The magical Lizard Queen

Artist creates an illusion with each piece of stained glass

— Leaning against the wall of Paul Rutledge's studio is a panel of bright blue glass. The blue dye in the glass seems to flow over the surface like a thick liquid, and out of it a pattern emerges like the outline of Horus, the Egyptian god with a falcon head, seated on his throne.

But to Rutledge, an Oak Creek stained glass artist, the image is of a woman who he calls Lizard Queen. He found her in the bin at a wholesaler and knew he had to buy her.

Rutledge leaves her there by the door to watch him work at grinding and cutting glass.

He looks up at the blue form sometimes wondering what will become of her.

That's how most of his favorite pieces come into being, he said.

"I see something in the glass and I figure out a way to build around it," he said. "There is magic in glass.

"With each piece, I am creating an illusion," he said. "The eye wants to see those illusions. It just needs a little help."

He lifts a piece of his work to the light.

A beam shoots through the center of a circle that looks as liquid as the blood and water mix found inside a newly fertilized egg. He built "Oophytai" around that red flowing piece of glass.

"It took me six months to draw this pattern," he said. "Every line in this, I've erased and redrawn a hundred times."

Rutledge is probably most well known in Routt County for his large stained glass window by the pool in the Steamboat Springs Health and Recreation Center. The window portrays the pool itself with echinacea flowers large in the foreground.

Rutledge bartered the piece in exchange for his membership dues.

"It took two years from inception to finish," he said. "This is a good example of very difficult work."

Rutledge makes most of his living from similar commissions -- flowers, scenic vistas, decorative panels for doors and windows -- but it is his personal work, the often abstract pieces, that make him glow when he talks.

"When you do a really great piece," he said, "it hits you in the heart."

He describes "Stella Blue" as if it is a woman that he courted for years before she finally came into his studio.

The piece is a figure eight of floating lines surrounded by thin brown strands, like a woman's long hair laying on the surface of water.

He originally drew "her" vertically, but once he finished, he hung the piece horizontally.

"She told me to hang her that way," he said.

Then his attention moves to another piece with a similar design of floating lines, but built with darker colors.

"This gal here is a temptress," Rutledge said. He called the piece "Eve and the serpent." "The blue current represents the homemaker side of her and the red current is her passionate side."

But Rutledge's favorite piece, called "Ecce" (Behold), is of a glowing egg held high in the palm of a red hand, as if the holder is looking into it for the future.

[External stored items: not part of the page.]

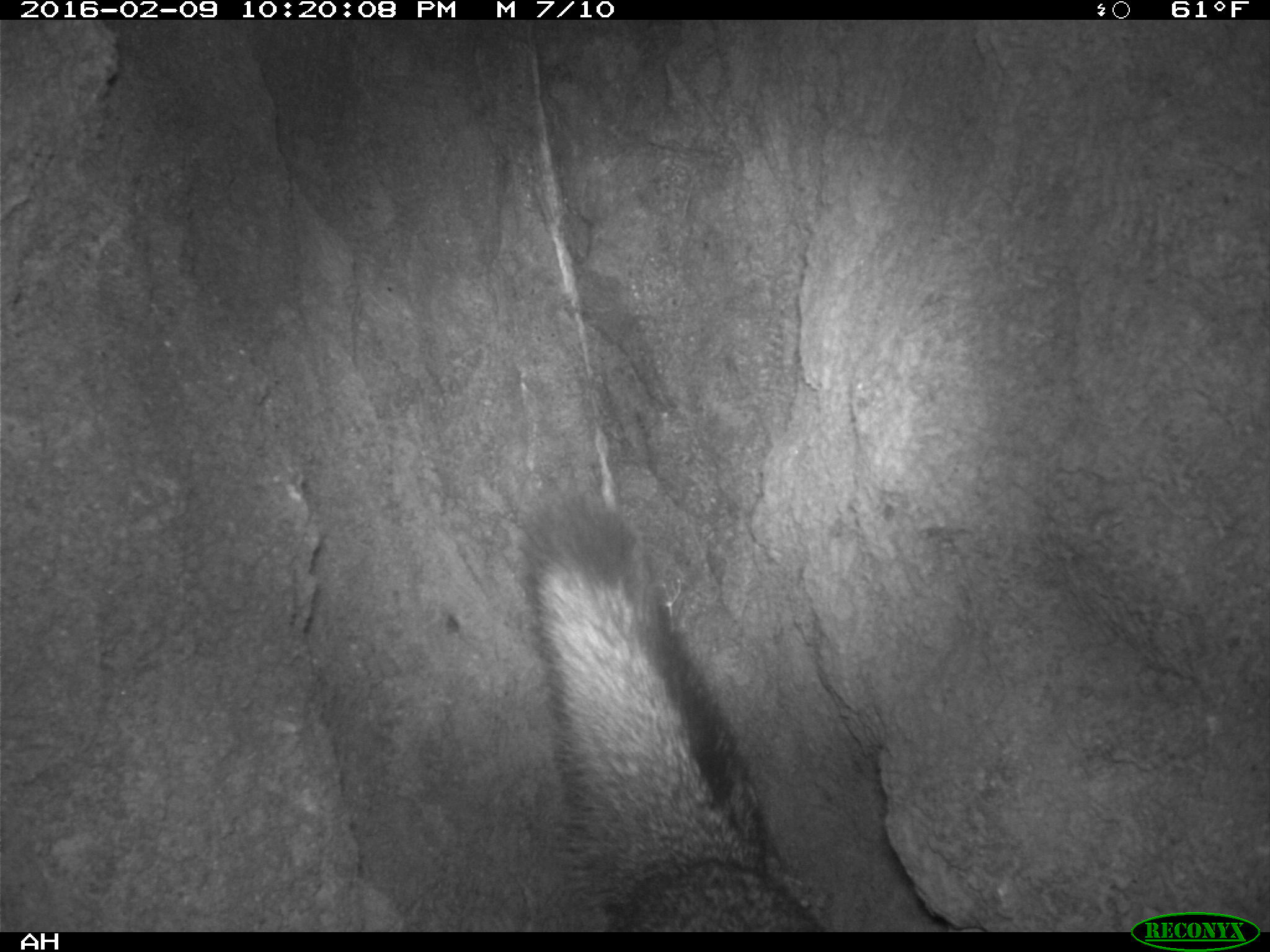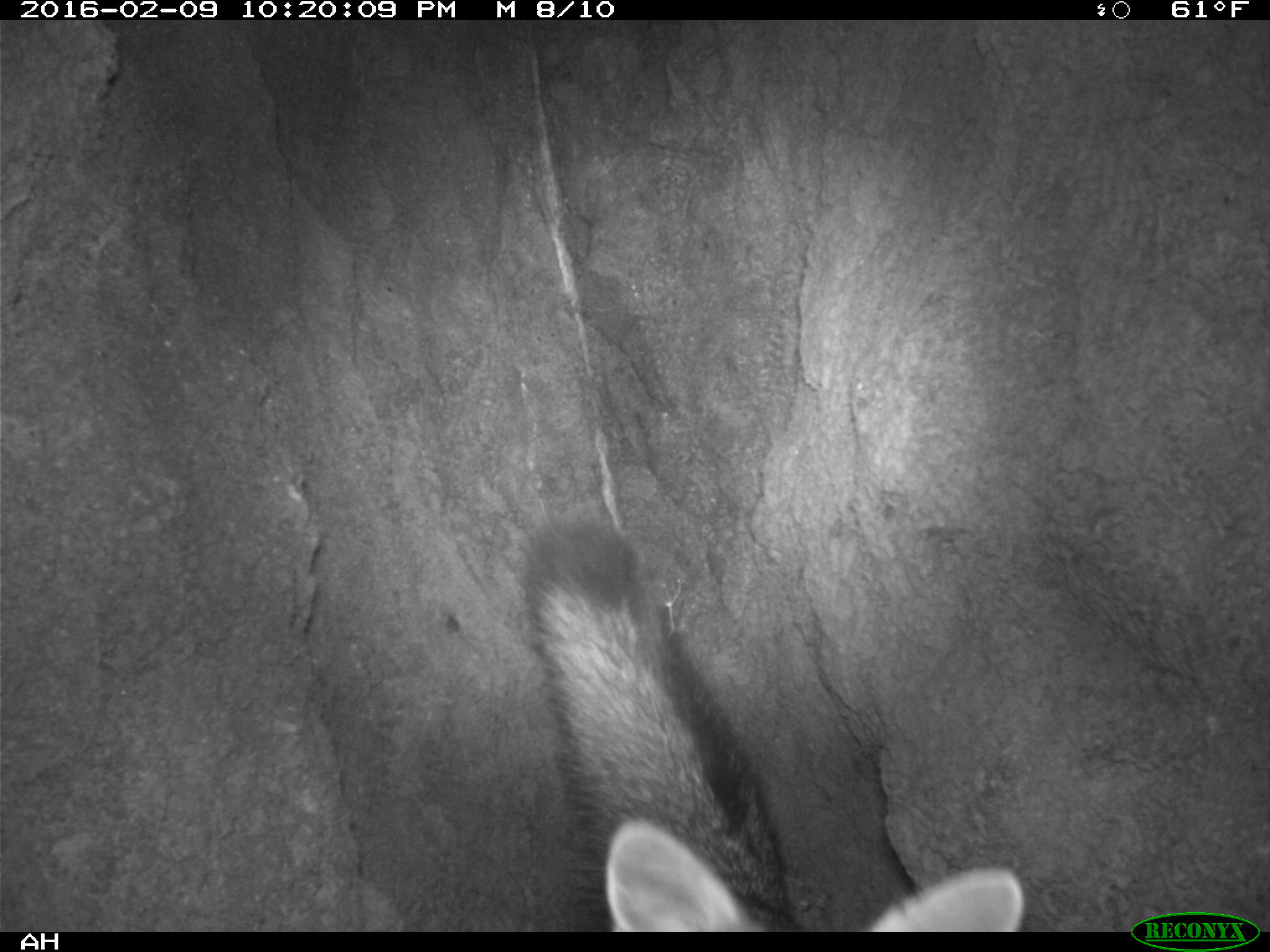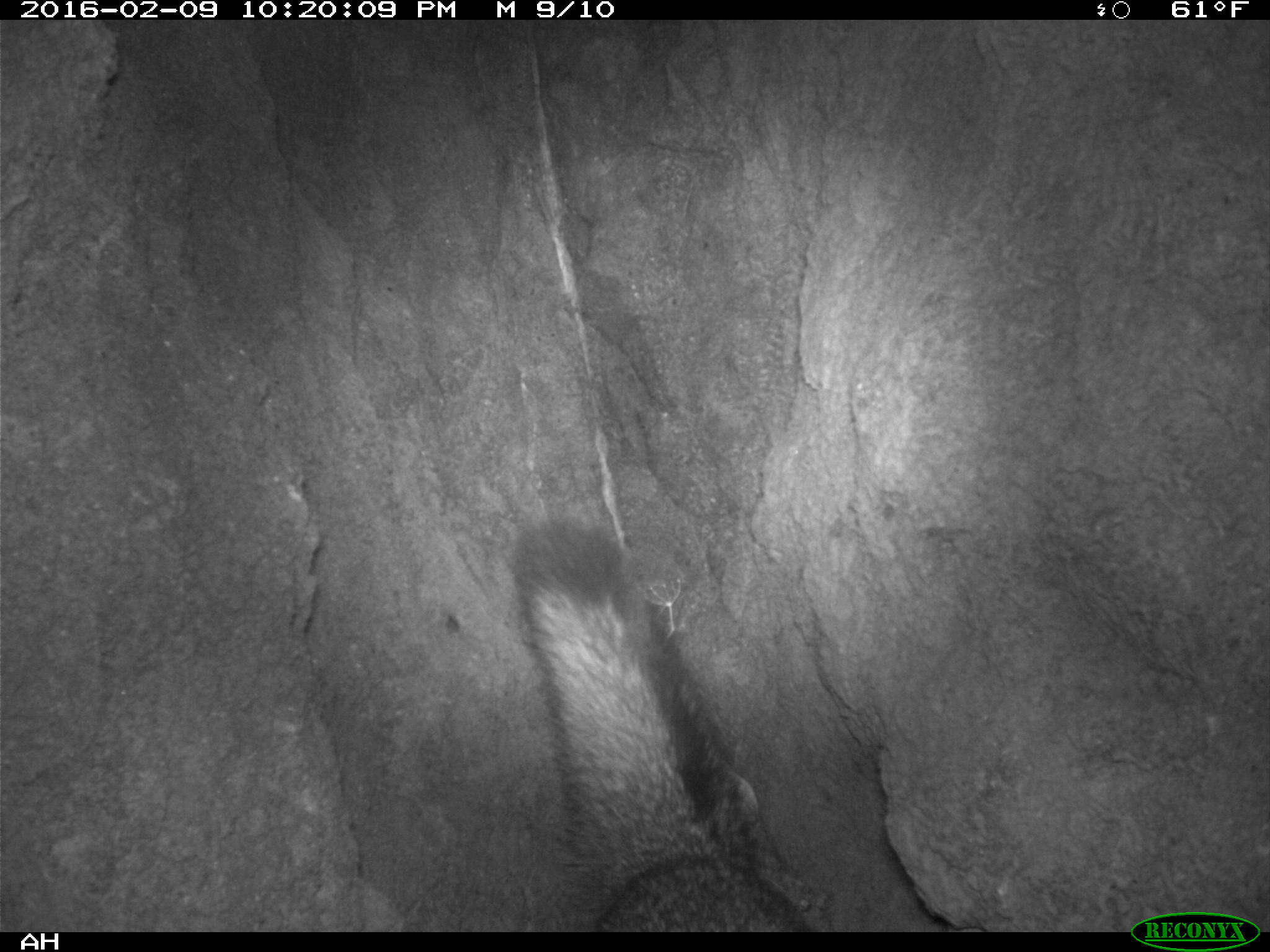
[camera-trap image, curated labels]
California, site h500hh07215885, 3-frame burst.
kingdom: Animalia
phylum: Chordata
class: Mammalia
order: Carnivora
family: Canidae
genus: Urocyon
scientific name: Urocyon littoralis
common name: island fox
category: fox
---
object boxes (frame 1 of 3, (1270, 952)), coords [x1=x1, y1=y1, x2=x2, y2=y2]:
fox: [x1=508, y1=484, x2=821, y2=934]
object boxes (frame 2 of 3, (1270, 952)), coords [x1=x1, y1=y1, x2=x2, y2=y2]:
fox: [x1=508, y1=489, x2=1028, y2=934]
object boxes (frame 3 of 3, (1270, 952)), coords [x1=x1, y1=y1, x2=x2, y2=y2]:
fox: [x1=509, y1=513, x2=816, y2=932]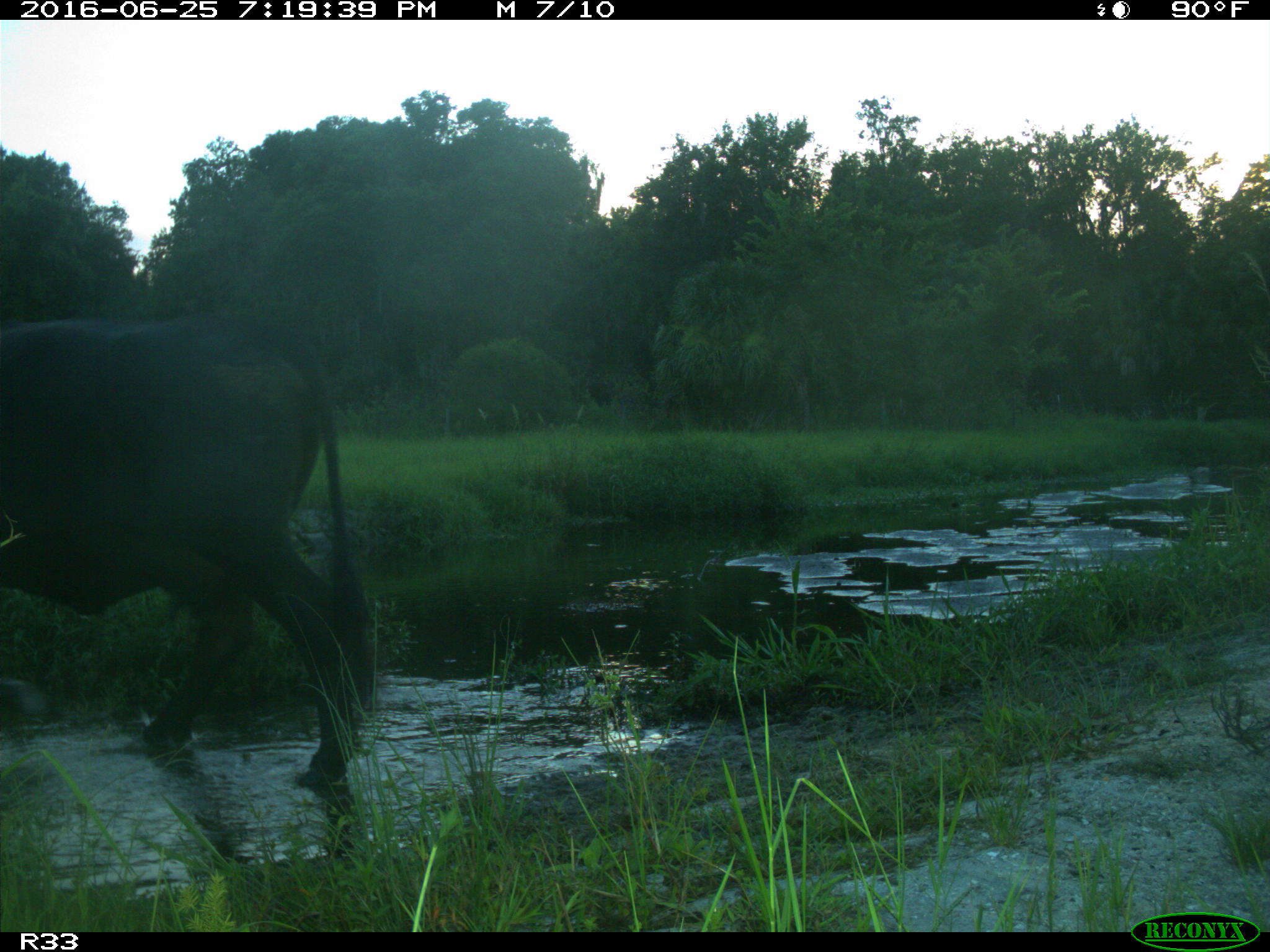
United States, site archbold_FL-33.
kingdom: Animalia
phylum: Chordata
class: Mammalia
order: Artiodactyla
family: Bovidae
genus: Bos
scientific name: Bos taurus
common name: domestic cow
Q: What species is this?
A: Bos taurus (domestic cow).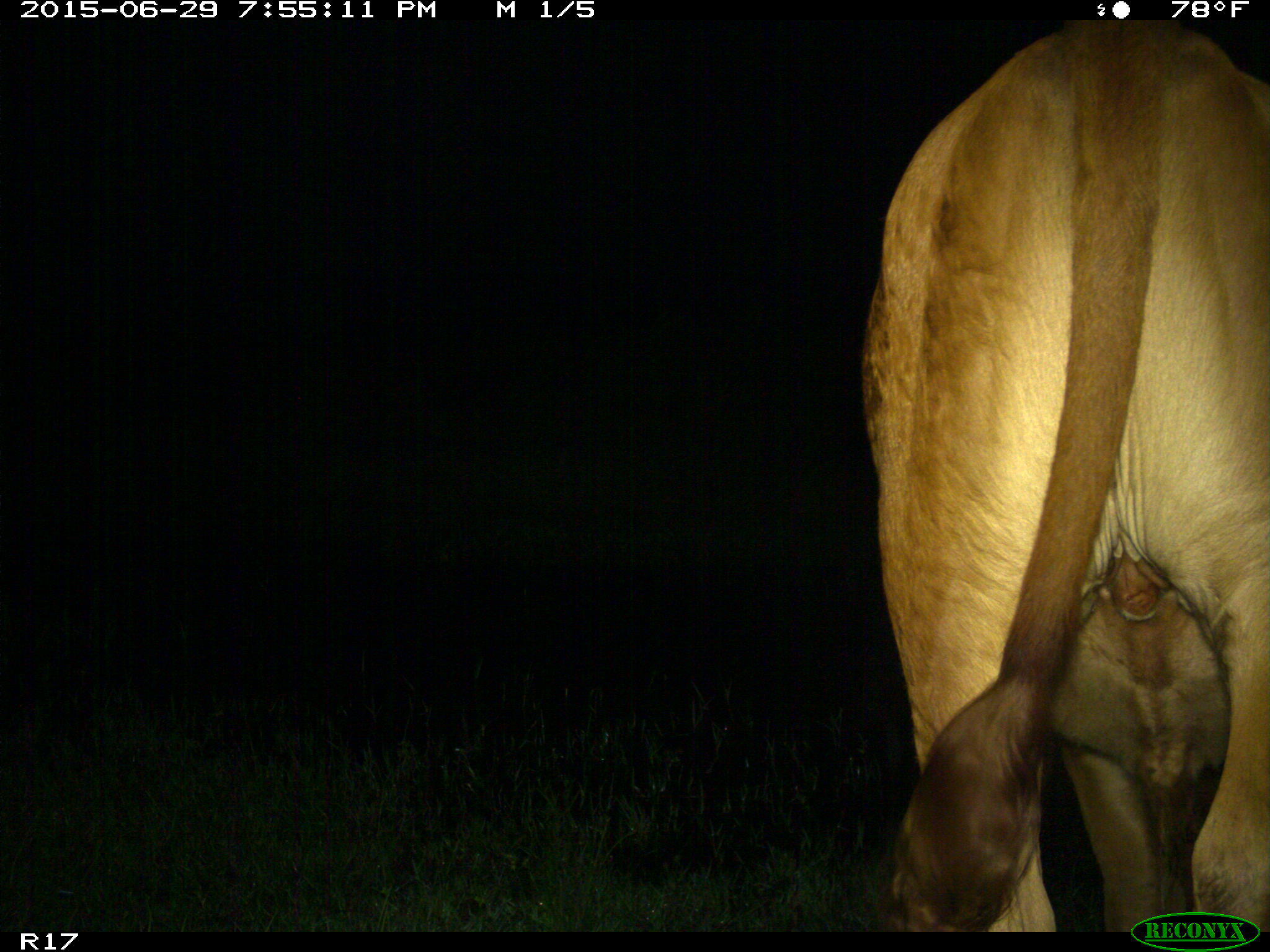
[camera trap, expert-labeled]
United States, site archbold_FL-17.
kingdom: Animalia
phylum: Chordata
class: Mammalia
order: Artiodactyla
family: Bovidae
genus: Bos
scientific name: Bos taurus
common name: domestic cow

He priced it at $37,000, because he loves it and it can't go to just anyone.

"The person that it was made for exists," he said. "They just have to find me."

Rutledge grew up in Wichita, Kan., and learned the art of stained glass there.

"I don't have an art background and I never did this as a hobby," Rutledge said. "I started doing stained glass because I took a job at a glass shop. Then I discovered that I had a talent. They told me that they had never seen anyone learn it faster."

That was 26 years ago, and he has been doing it professionally ever since.

"I've been lucky to always make a living at what I love to do," he said.

At the Kansas shop, Rutledge learned to make stained glass windows the church style, using alloy to fill the seams between the glass pieces.

"I don't use foil, because I like clean lines. With foil, your lines are always irregular," he said.

Rutledge left Kansas for Colorado in the mid-'80s, "following a rich girlfriend," he said.

Most recently, Rutledge has been experimenting with black glass -- building night scenes lit only by the clear glowing glass of rivers, waterfalls and the moon.

"I'm fascinated by the reflective quality of the glass," he said.

Rutledge has never done much advertising, he said. His studio is located on Main Street in Oak Creek next to the Elk Tavern. His work hangs in the windows and he shows it occasionally at local restaurants, but people still manage to find him.

"My work comes from strange places," he said.

Rutledge's New Victoria Stained Glass Studio is located at 109 East Main St. in Oak Creek.